|A 33cm Clement PDX Clincher Too Fat for UCI|
Regardless, last time I checked at my local shop they didn’t sell 33.1, 33.2 or 33.5 tires. They did have quite a selection of 32’s, 33’s and even 34’s. So we all brought tires to the Masters World Championships with a number of 33 or less written on the sidewall. No one wanted to risk getting DQ’d for something silly at Worlds. Personally, I smartly left my 34 Griffo mounted on a carbon Zipp at home and instead brought a 33 Clement PDX mounted on a old Ritchey WCS wheel. Coincidentally, one tire that was getting flagged by officials as being too fat was the Clement PDX 33 clincher. You’ll recognize it by the World Champion rainbow stripes on the sidewall. I brought three to the venue, two on the pit bike and one on a back-up wheel. I had to scramble.
Like a cup of flour, there’s air inside a tire. When you’re baking a cake, do you pank down the flour in the measuring cup to get the maximum amount inside? Maybe you do, if you want a thicker batter. Do you leave it slightly heaped or leveled off with the edge of a knife?
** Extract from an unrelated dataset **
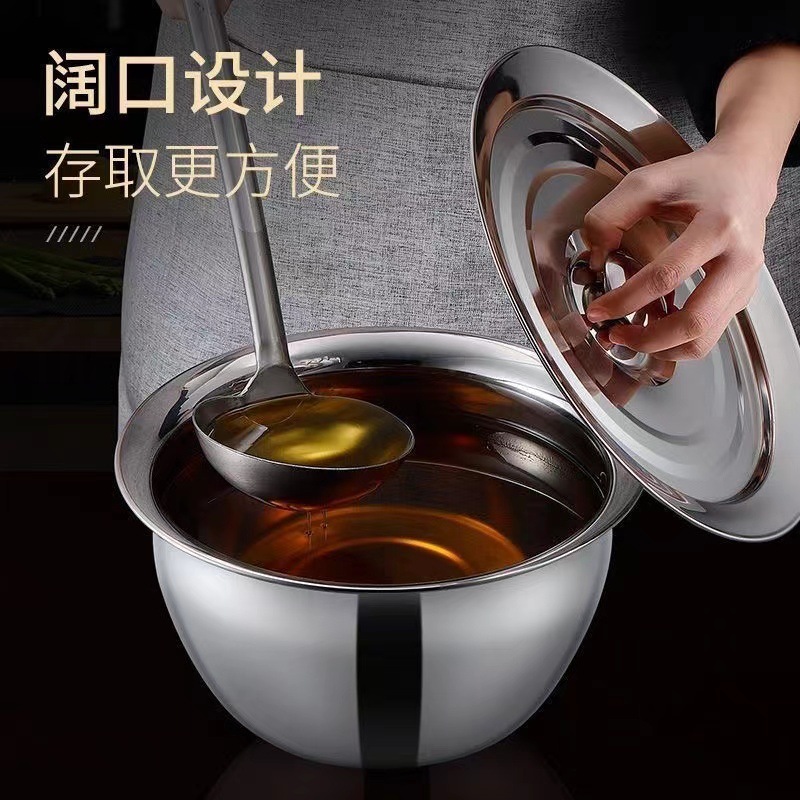 电商批发不锈钢油盆带盖家用厨房油缸商用猪油调料盆油鼓套装批发|undefined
Do you use the cup measure made out off stiff stainless steel, or does the OXO brand plastic one your wife bought on her $200 shopping spree at Target do in a pinch?
|Rider: "We Can't Hear Back Here." UCI Official: "Listen!"|
Now what was originally intended to be an exact measurement of 33mm becomes an opinion. Riders with flagged tires told me the official said the jig didn’t go on and off the tire smoothly. It's like the Seinfeld parody of the Simpson trial. Maybe the official had wimpy biceps, we joked. You would think either the jig goes on or it doesn’t. Either it comes off or it doesn’t. Is the jig stuck to my tire permanently or not? Should we smear a little Vaseline on the sidewall and try again. The UCI is measuring millimeters like airports measure bags for the overhead bin. Believe me, there’s not a bag I own that I can’t stuff into that metal frame. Now and then, I still have to check it. Go figure. It’s the opinion of that bitchy flight attendant, not exact science.